# Toro S200



## stlcardinalfan (Nov 18, 2011)

I am currently tearing down a Toro S200 with a Tecumseh AH520 1585 two stroke. It is not an electric start. The Model/Serial tag is gone. Is there anything I should pay attention to/look out for?


----------



## HDNewf (Nov 23, 2010)

Hey stlcardinalfan.

Other than the normal wear and tear that applies to any machine, I would check the condition of the engine seals and clean all gum and residue out of the carb.

Here is a link to the Tecumseh Quick Reference guide for your engine:

http://www.smallenginesuppliers.com/html/engine-specs/tecumseh/Tecumseh_quick_reference.pdf 

It contains torque specs, troubleshooting information and carb diagrams.

I hope this helps,
HDNewf


----------



## bwdbrn1 (Nov 24, 2010)

Those old S200s never really seem to die! The carb is usually the most troublesome, but rebuild kits for them are inexpensive. Fresh gas, and a new plug can't hurt either. 

Other than that, maybe a new belt, scrapper bar and paddles and it should be good to go.

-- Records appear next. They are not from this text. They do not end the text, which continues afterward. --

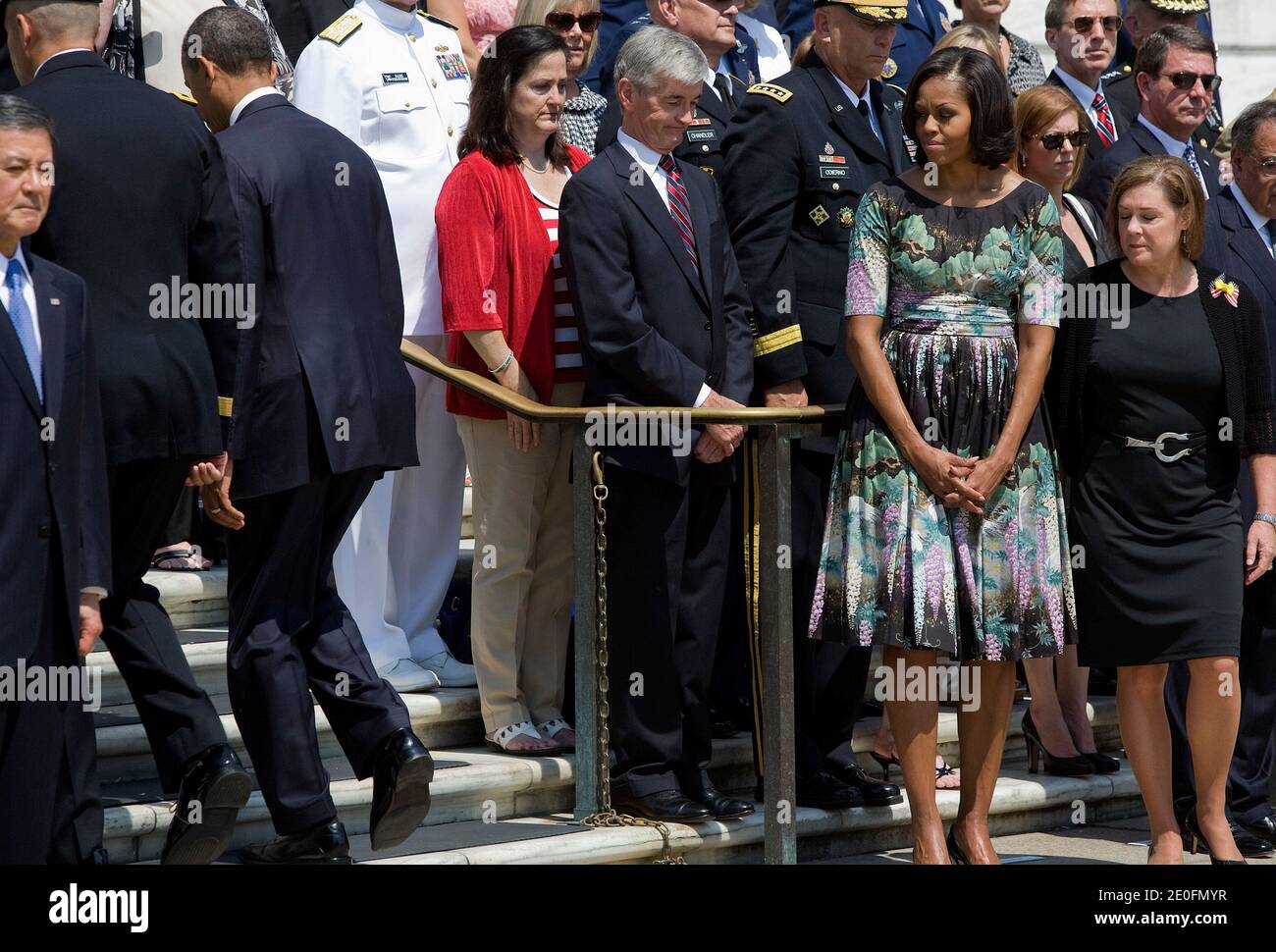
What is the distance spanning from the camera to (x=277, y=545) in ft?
17.2

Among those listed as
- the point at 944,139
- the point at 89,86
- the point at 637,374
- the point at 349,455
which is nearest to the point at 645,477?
the point at 637,374

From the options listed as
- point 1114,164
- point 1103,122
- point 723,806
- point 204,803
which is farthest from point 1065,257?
point 204,803

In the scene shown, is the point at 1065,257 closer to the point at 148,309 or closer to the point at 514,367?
the point at 514,367

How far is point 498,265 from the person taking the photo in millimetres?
6109

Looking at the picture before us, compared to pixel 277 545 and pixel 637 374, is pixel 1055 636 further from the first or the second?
pixel 277 545

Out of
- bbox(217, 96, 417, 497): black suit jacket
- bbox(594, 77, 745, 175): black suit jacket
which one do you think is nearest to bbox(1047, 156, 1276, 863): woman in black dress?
bbox(594, 77, 745, 175): black suit jacket

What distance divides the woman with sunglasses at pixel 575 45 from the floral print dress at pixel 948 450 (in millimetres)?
1700

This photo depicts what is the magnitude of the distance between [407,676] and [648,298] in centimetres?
140

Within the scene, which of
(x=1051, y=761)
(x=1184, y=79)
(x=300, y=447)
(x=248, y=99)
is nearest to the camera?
(x=300, y=447)

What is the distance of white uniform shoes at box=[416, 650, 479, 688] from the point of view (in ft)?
20.7

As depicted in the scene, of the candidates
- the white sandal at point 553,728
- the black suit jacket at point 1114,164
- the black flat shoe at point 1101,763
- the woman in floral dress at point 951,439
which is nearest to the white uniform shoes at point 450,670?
the white sandal at point 553,728

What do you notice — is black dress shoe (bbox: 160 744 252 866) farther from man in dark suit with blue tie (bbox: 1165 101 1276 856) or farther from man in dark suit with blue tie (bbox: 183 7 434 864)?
man in dark suit with blue tie (bbox: 1165 101 1276 856)

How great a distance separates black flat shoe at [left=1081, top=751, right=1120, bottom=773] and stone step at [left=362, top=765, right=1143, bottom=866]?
0.11ft

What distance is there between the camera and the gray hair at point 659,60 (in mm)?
5789
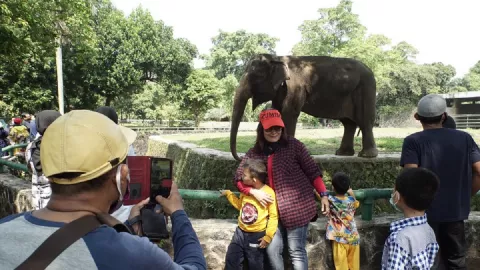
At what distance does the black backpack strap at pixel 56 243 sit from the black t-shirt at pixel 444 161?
7.30ft

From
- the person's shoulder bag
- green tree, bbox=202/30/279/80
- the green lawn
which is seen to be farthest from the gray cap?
green tree, bbox=202/30/279/80

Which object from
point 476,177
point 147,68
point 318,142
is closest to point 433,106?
point 476,177

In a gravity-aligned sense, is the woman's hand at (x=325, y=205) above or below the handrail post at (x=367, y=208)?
above

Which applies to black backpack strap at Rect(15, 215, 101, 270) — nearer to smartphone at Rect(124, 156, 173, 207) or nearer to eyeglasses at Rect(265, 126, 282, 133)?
smartphone at Rect(124, 156, 173, 207)

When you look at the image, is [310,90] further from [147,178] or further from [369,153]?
[147,178]

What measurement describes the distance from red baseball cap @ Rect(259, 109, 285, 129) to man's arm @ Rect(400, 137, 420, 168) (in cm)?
83

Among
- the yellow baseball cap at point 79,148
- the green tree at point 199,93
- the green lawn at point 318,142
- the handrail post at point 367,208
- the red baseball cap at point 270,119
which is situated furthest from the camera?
the green tree at point 199,93

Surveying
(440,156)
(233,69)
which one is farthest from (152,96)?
(440,156)

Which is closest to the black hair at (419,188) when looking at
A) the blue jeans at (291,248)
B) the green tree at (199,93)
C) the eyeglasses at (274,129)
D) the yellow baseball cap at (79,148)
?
the blue jeans at (291,248)

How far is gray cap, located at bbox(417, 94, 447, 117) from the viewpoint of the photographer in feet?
8.94

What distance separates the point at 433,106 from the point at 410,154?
0.35 metres

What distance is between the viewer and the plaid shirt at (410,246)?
2217 mm

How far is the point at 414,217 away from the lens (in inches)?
91.1

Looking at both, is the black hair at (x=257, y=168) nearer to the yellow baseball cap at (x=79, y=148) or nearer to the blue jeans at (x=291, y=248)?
the blue jeans at (x=291, y=248)
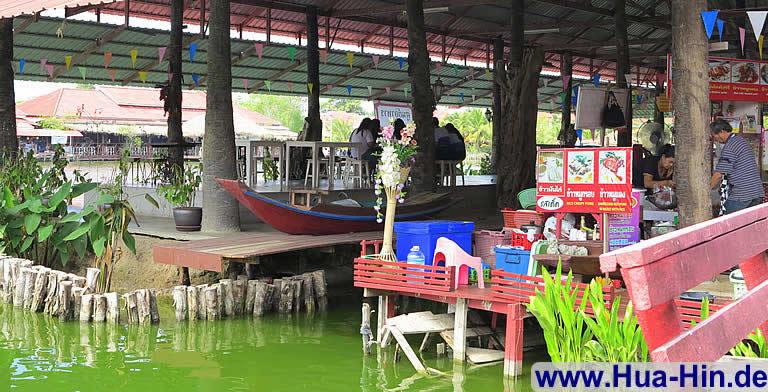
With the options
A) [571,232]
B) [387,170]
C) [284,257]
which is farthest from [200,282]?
[571,232]

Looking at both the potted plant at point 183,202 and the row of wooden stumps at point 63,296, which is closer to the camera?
the row of wooden stumps at point 63,296

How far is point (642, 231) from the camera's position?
8641 millimetres

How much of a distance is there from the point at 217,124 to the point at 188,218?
1196 millimetres

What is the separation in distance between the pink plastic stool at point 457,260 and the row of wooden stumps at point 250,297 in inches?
97.4

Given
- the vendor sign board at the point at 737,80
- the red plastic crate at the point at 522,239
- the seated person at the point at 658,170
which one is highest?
the vendor sign board at the point at 737,80

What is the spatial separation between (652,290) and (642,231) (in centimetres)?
673

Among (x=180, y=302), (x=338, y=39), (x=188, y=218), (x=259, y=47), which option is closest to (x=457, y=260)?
(x=180, y=302)

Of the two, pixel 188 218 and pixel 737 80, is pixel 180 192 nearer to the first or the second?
pixel 188 218

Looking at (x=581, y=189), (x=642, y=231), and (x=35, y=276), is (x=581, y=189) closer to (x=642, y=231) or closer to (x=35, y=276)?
(x=642, y=231)

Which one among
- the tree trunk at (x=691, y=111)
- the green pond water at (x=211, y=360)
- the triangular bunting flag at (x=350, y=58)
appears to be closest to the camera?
the green pond water at (x=211, y=360)

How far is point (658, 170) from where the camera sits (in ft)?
34.5

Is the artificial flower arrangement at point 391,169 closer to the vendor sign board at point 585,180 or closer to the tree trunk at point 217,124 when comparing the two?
the vendor sign board at point 585,180

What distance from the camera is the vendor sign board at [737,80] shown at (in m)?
10.3

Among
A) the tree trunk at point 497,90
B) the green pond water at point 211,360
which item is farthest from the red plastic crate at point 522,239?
the tree trunk at point 497,90
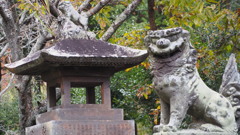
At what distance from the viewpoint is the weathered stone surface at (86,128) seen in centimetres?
730

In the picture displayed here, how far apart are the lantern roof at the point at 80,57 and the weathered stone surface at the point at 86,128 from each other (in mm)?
931

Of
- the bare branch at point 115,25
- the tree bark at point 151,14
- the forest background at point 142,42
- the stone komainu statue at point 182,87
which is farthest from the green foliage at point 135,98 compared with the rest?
the stone komainu statue at point 182,87

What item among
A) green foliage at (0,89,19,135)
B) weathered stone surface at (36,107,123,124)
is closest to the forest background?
weathered stone surface at (36,107,123,124)

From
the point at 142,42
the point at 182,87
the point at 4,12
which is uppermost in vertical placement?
the point at 4,12

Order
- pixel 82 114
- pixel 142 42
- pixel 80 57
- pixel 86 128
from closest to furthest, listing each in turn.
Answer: pixel 80 57
pixel 86 128
pixel 82 114
pixel 142 42

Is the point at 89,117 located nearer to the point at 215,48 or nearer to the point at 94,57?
the point at 94,57

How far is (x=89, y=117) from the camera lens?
768 cm

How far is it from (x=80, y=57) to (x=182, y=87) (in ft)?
5.55

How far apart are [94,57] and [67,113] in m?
0.99

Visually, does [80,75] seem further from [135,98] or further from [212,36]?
[135,98]

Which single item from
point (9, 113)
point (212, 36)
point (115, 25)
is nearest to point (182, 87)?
point (115, 25)

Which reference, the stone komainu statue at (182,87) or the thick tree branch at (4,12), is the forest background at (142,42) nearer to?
the thick tree branch at (4,12)

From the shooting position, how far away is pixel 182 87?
671 cm

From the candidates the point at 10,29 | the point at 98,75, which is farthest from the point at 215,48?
the point at 10,29
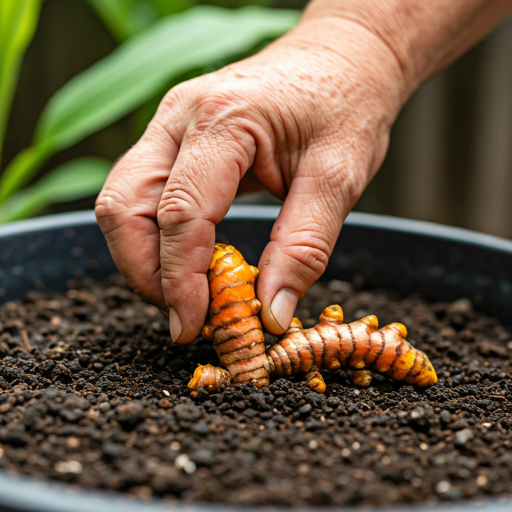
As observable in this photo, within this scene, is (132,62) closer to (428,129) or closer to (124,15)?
(124,15)

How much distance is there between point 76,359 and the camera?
914 mm

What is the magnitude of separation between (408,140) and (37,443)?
2527mm

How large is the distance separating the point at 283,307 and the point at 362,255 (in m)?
0.59

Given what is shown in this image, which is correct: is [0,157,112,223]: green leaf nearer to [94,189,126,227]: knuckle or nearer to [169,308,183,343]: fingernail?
[94,189,126,227]: knuckle

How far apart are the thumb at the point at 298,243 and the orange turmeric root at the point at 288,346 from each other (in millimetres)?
28

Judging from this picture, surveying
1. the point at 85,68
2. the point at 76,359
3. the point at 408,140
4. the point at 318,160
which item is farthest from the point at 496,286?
the point at 85,68

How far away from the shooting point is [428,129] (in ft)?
8.99

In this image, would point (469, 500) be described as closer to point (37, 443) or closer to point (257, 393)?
point (257, 393)

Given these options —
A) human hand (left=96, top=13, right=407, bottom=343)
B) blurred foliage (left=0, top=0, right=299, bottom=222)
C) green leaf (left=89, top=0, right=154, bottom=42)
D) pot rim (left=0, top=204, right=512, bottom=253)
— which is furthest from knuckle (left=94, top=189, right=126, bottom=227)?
green leaf (left=89, top=0, right=154, bottom=42)

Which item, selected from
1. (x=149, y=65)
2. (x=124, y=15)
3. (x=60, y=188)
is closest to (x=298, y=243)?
(x=149, y=65)

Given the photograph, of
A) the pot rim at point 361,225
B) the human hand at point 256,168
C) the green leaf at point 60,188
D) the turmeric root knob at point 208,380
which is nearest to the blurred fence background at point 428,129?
the green leaf at point 60,188

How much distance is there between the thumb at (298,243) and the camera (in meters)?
0.89

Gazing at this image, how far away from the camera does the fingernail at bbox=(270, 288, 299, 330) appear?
88 centimetres

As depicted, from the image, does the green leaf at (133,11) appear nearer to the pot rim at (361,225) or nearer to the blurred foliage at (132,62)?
the blurred foliage at (132,62)
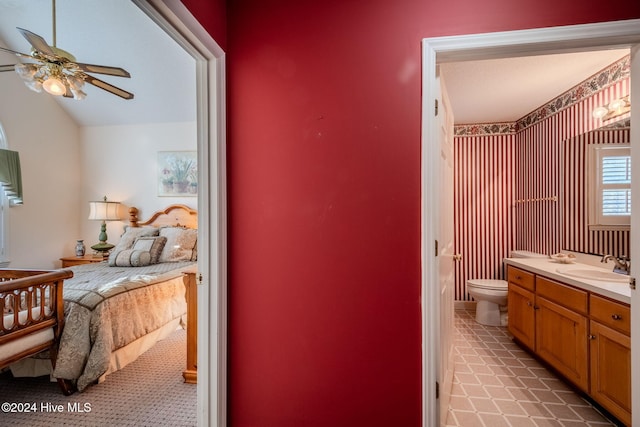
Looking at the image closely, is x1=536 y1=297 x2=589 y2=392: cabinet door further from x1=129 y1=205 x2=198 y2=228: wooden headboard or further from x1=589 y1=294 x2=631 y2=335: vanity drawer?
x1=129 y1=205 x2=198 y2=228: wooden headboard

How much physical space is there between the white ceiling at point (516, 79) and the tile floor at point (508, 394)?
2350mm

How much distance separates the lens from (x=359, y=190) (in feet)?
4.86

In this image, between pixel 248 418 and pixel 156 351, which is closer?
pixel 248 418

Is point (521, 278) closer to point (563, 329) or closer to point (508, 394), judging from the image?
point (563, 329)

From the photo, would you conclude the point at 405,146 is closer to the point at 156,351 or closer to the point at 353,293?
the point at 353,293

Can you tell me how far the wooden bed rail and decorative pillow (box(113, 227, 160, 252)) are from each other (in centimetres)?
149

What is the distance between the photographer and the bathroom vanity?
170 centimetres

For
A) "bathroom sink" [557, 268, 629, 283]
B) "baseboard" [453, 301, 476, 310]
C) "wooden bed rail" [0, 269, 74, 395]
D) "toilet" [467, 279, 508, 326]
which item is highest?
"bathroom sink" [557, 268, 629, 283]

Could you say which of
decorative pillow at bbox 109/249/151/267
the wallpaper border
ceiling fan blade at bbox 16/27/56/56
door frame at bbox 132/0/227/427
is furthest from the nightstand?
the wallpaper border

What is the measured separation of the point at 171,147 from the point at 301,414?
13.0 feet

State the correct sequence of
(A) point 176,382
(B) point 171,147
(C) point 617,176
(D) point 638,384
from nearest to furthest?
1. (D) point 638,384
2. (A) point 176,382
3. (C) point 617,176
4. (B) point 171,147

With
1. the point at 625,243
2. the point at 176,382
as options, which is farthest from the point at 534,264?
the point at 176,382

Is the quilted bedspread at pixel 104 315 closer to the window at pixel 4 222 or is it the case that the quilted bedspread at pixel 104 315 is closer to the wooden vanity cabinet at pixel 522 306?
the window at pixel 4 222

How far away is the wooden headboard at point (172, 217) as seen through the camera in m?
4.19
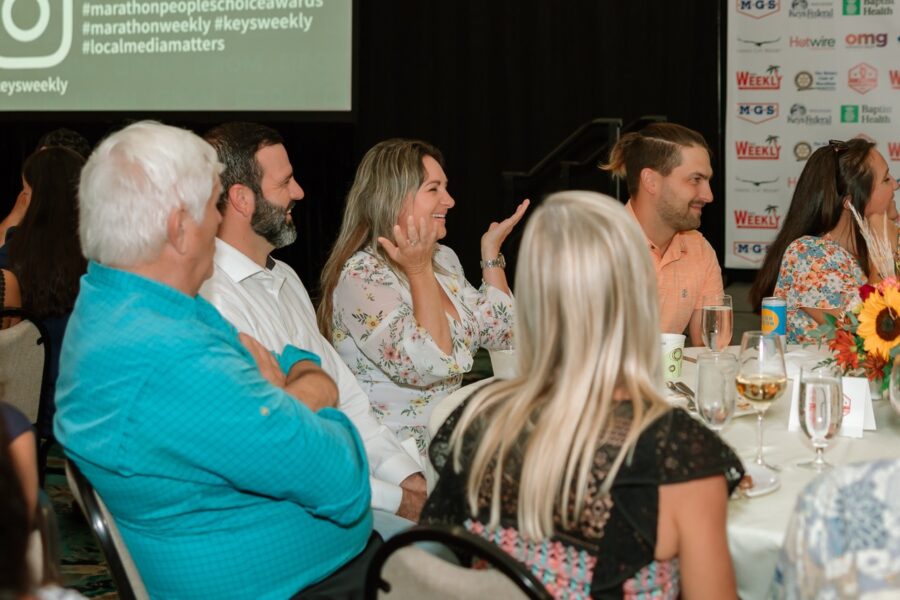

Looks like a great manual there HDNewf. Thanks


----------



## Flannelman (Sep 24, 2011)

Watch out for the governor spring that hooks on a eye on the handle. They love to fly off into neverland. The belt tensioner spring likes to eat into the bracket. Otherwise they are very straight forward to work on. Part are all still available and ebay works well for larger parts. If you have any questions I've fixed up more than a couple of these so I may have an answer for you.


----------



## stlcardinalfan (Nov 18, 2011)

OK I pretty much figured all of that. I guess I am good to start on the rebuild then.


----------



## stlcardinalfan (Nov 18, 2011)

Good eye on the governor spring Flannelman! It was missing on my snowblower. I got one on ebay and put it on.


----------